# Eligibility based on Education



## Pjk_expat (Mar 24, 2013)

Hello,
I am trying to apply for PR in the software engineer (2173) job.
But while discussing with a consultant, I was told that my educational valuation would mostly get failed as I own a B-Tech degree in Electronics & Communication which is not considered as a stream for IT. I have about 9 years of IT experience.

For 2173, it seems only people with Bachelors Degree in Computer Science and Information technology is considered.

Can any one please help if the above is true? Any one from BE/BTech with other than computer science/IT degree who is planning for software engineer catogory?

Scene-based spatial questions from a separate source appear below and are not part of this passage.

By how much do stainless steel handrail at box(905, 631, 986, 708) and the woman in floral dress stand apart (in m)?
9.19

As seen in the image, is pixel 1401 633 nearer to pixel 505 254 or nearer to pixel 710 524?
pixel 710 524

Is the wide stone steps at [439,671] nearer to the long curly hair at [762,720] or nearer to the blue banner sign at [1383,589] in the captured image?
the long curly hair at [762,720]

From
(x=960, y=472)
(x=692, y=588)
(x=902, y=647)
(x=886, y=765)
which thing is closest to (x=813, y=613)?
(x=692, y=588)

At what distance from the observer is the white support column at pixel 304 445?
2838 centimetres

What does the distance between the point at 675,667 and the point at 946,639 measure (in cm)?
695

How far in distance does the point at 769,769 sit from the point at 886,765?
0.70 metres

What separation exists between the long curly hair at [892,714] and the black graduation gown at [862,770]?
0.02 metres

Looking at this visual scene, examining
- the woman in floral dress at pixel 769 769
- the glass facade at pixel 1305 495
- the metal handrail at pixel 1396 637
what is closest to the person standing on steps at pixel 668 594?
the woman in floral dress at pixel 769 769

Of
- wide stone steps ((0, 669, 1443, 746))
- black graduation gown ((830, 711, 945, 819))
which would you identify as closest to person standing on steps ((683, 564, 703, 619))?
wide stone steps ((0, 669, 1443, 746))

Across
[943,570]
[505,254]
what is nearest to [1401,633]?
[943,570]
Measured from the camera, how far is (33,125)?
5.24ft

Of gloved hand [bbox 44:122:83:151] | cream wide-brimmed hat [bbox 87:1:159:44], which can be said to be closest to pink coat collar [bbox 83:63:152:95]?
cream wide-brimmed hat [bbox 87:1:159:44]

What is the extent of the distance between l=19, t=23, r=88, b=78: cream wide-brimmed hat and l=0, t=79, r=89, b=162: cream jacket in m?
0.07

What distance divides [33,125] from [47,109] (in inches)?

Thanks in Advance for help...

Prasanth


----------



## colchar (Oct 25, 2011)

A degree in electronics isn't the same as a degree in computer science. The category you are talking about is Software Engineers and Designers which doesn't include people with a bachelor's in electronics. Even if you have been working in the field, your education is not applicable to the field.


----------



## Pjk_expat (Mar 24, 2013)

Thanks much for the quick reply.
Is there any other category which would be right for me to apply? Otherwise can I assume that I cannot migrate under FSW category?

Thanks...


----------



## colchar (Oct 25, 2011)

Pjk_expat said:


> Thanks much for the quick reply.
> Is there any other category which would be right for me to apply? Otherwise can I assume that I cannot migrate under FSW category?
> 
> Thanks...



Check the categories yourself and see if any fit.


----------